> [WORK ORDER A]: In the SCTProvider text, rewrite the part starting with "To request a" and going on through "element, entropy, etc.", putting "expiry" in place of every "lifetime".
> [WORK ORDER B]: According to the SCTProvider text, what is the default lifetime of the generated SCT?
> [WORK ORDER C]: Carry on the SCTProvider text past its final sentence.

----- SELECTED EXCERPT -----

Now that we've covered the TokenProvider interface, let's look at an implementation that is shipped with the STS. The SCTProvider is used to provide a token known as a SecurityContextToken, that is defined in the WS-SecureConversation specification. A SecurityContextToken essentially consists of a String Identifier which is associated with a particular secret key. If a service provider receives a SOAP message with a digital signature which refers to a SecurityContextToken in the KeyInfo of the signature, then the service provider knows that it must somehow obtain a secret key associated with that particular Identifier to verify the signature. How this is done is "out of band".
To request a SecurityContextToken, the client must use one of the following Token Types:
- http://schemas.xmlsoap.org/ws/2005/02/sc/
- http://docs.oasis-open.org/ws-sx/ws-secureconversation/200512
Two properties can be configured on the SCTProvider directly:
-
long lifetime- The lifetime of the generated SCT. The default is 30 minutes. -
boolean returnEntropy- Whether to return any entropy bytes to the client or not. The default is true.
The SCTProvider generates a secret key using the KeyRequirements object that was supplied, and constructs a SecurityContextToken with a random Identifier. It creates a CXF SecurityToken object that wraps this information, and stores it in the supplied cache using the given lifetime. The SecurityContextToken element is then returned, along with the appropriate references, lifetime element, entropy, etc.

----- DATASET RECORDS -----

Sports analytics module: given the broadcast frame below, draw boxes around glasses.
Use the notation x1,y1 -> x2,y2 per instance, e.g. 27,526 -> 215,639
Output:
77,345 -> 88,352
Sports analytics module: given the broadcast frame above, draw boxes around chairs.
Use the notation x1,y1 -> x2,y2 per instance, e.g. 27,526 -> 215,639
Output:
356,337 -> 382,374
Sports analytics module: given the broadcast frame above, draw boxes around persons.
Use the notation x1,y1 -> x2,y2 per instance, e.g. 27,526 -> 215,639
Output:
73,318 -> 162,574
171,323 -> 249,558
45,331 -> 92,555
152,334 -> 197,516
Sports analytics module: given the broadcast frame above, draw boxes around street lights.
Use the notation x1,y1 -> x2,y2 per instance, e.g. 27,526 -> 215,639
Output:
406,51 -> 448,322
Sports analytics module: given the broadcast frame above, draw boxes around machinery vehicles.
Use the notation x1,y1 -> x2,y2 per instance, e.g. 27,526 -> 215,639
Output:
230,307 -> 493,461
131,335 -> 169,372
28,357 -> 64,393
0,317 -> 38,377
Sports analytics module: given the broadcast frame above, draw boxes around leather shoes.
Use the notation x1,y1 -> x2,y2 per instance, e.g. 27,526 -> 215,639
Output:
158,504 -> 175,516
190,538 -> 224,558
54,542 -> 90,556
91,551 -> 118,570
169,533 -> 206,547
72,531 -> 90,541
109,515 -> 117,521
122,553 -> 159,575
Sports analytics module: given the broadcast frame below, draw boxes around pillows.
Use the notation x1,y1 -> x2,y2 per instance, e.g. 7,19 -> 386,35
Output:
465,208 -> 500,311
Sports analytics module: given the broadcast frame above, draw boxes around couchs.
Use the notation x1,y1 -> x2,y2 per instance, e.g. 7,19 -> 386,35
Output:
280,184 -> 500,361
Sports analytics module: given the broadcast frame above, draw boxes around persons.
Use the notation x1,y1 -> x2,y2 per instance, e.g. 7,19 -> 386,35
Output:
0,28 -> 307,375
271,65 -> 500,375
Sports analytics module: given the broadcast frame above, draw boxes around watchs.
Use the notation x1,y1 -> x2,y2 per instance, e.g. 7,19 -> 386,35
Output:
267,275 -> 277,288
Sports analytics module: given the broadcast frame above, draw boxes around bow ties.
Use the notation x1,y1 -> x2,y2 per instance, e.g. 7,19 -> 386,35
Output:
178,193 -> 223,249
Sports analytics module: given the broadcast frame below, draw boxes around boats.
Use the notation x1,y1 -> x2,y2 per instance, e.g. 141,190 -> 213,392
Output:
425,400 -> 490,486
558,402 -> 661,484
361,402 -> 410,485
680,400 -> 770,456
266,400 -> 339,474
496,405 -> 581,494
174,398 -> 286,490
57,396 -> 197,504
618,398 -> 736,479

-----

> [EXERCISE OUTPUT A]:
To request a SecurityContextToken, the client must use one of the following Token Types:
- http://schemas.xmlsoap.org/ws/2005/02/sc/
- http://docs.oasis-open.org/ws-sx/ws-secureconversation/200512
Two properties can be configured on the SCTProvider directly:
-
long expiry- The expiry of the generated SCT. The default is 30 minutes. -
boolean returnEntropy- Whether to return any entropy bytes to the client or not. The default is true.
The SCTProvider generates a secret key using the KeyRequirements object that was supplied, and constructs a SecurityContextToken with a random Identifier. It creates a CXF SecurityToken object that wraps this information, and stores it in the supplied cache using the given expiry. The SecurityContextToken element is then returned, along with the appropriate references, expiry element, entropy, etc.

> [EXERCISE OUTPUT B]: 30 minutes.

> [EXERCISE OUTPUT C]:
When requesting a token from an STS, the client will typically present some entropy along with a computed key algorithm. The STS will generate some entropy of its own, and combine it with the client entropy using the computed key algorithm to generate the secret key. Alternatively, the client will present no entropy, and the STS will supply all of the entropy. Any entropy the STS generates is then returned to the client, who can recreate the secret key using its own entropy, the STS entropy, and the computed key algorithm.
This secret key is then used for the SCT use-case to encrypt/sign some part of a message. The SecurityContextToken is placed in the security header of the message, and referred to in the KeyInfo element of the signed/encrypted structure. As noted earlier, the service provider must obtain somehow the secret key corresponding to the SecurityContextToken identifier. Perhaps the service provider shares a (secured) distributed cache with an STS instance. Or perhaps the service provider sends the SCT to an STS instance to "validate" it, and receives a SAML token in response with the embedded (encrypted) secret key.